**Provided passage:**
┌──

1 . (currently amended) A method for detecting similar objects in a collection of such 
objects, comprising, for each of two objects: 

modifying a previous method for detecting similar objects so that memory 
requirements are reduced while avoiding false detections approximately as well as in the 
previous method, wherein the modifying comprises: 

combining a number of samples of features into each of a total number of 
supersamples, wherein the number of samples is reduced from a number of samples used in 
the previous method; 

recording compressing each of the total number of supersamples to a number 
of bits of precision, wherein the number of bits of precision is reduced from a number of bits 
of precision used in the previous method by removing at least one of the most precise bits of 
the supersample that were used in the previous method ; and 

requiring a number of matching supersamples out of the total number of 
supersamples in order to conclude that the two objects are sufficiently similar-, wherein the 
number of matching supersamples is greater than a number of matching supersamples 
required in the previous method.

└──

**Dataset entries:**
┌──

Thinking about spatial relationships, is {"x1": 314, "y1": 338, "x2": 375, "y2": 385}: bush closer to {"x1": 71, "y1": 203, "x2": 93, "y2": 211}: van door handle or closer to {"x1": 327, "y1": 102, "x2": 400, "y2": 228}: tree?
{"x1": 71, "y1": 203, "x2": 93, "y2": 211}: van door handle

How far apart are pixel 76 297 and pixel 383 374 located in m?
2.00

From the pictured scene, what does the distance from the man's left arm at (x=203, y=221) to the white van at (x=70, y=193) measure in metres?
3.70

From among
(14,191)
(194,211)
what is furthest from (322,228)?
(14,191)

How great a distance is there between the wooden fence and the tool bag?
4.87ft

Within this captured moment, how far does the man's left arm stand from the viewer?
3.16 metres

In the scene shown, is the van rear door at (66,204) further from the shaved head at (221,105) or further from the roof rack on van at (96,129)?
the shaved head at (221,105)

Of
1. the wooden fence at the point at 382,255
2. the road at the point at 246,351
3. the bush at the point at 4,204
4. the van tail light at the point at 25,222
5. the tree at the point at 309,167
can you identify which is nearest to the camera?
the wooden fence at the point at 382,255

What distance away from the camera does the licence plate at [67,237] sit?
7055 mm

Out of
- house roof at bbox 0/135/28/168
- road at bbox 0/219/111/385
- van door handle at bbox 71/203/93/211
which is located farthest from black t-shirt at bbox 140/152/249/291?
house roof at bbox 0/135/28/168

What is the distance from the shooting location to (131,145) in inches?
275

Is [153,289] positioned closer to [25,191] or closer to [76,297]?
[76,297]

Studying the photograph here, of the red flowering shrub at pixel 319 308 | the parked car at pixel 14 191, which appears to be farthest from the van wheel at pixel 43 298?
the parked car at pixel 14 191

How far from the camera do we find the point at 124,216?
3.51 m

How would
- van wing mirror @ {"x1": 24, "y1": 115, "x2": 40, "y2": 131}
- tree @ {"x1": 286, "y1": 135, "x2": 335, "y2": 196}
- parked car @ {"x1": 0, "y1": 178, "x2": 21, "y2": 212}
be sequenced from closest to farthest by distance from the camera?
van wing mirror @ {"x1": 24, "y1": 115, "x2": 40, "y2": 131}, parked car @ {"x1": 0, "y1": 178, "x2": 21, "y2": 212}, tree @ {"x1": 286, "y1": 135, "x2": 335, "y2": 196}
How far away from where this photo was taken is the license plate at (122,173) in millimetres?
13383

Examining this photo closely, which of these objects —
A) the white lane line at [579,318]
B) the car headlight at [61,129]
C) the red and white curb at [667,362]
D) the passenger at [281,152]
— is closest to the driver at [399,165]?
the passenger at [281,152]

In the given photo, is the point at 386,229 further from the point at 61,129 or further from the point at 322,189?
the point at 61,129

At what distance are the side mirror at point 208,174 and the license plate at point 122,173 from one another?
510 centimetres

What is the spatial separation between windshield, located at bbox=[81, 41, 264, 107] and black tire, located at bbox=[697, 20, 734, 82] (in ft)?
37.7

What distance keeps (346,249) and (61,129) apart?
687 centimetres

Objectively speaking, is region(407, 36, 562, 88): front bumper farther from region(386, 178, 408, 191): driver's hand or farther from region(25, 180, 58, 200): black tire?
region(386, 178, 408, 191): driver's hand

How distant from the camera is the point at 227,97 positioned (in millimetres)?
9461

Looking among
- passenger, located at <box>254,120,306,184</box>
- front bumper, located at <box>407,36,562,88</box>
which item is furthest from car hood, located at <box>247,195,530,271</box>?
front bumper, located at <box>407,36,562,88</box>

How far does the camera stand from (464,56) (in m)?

└──

**Problems to solve:**
A – Retype the stretch of the rows from the line that contains "Is [153,289] positioned" through the line that contains "687 centimetres", keeping both of those lines.
B – Write what comes next in the claim on detecting similar objects, picking up after its final sentence.

**Outputs for the tasks:**
A –
Is [153,289] positioned closer to [25,191] or closer to [76,297]?
[76,297]

Studying the photograph here, of the red flowering shrub at pixel 319 308 | the parked car at pixel 14 191, which appears to be farthest from the van wheel at pixel 43 298?
the parked car at pixel 14 191

How far from the camera do we find the point at 124,216?
3.51 m

How would
- van wing mirror @ {"x1": 24, "y1": 115, "x2": 40, "y2": 131}
- tree @ {"x1": 286, "y1": 135, "x2": 335, "y2": 196}
- parked car @ {"x1": 0, "y1": 178, "x2": 21, "y2": 212}
be sequenced from closest to farthest by distance from the camera?
van wing mirror @ {"x1": 24, "y1": 115, "x2": 40, "y2": 131}, parked car @ {"x1": 0, "y1": 178, "x2": 21, "y2": 212}, tree @ {"x1": 286, "y1": 135, "x2": 335, "y2": 196}
How far away from where this photo was taken is the license plate at (122,173) in millimetres?
13383

Examining this photo closely, which of these objects —
A) the white lane line at [579,318]
B) the car headlight at [61,129]
C) the red and white curb at [667,362]
D) the passenger at [281,152]
— is closest to the driver at [399,165]?
the passenger at [281,152]

In the given photo, is the point at 386,229 further from the point at 61,129 or further from the point at 322,189?
the point at 61,129

At what distance are the side mirror at point 208,174 and the license plate at point 122,173 from one another?
510 centimetres

What is the spatial separation between windshield, located at bbox=[81, 41, 264, 107] and black tire, located at bbox=[697, 20, 734, 82] (in ft)?
37.7

What distance keeps (346,249) and (61,129) apart?
687 centimetres

B –
2. (original) The method of claim 1 wherein requiring the number of matching 
supersamples comprises requiring all but one of the total number of supersamples to match. 

3. (original) The method of claim 1 wherein requiring the number of matching 
supersamples comprises requiring all but two of the total number of supersamples to match. 

4. (original) The method of claim 1 wherein requiring the number of matching 
supersamples comprises requiring all supersamples to match.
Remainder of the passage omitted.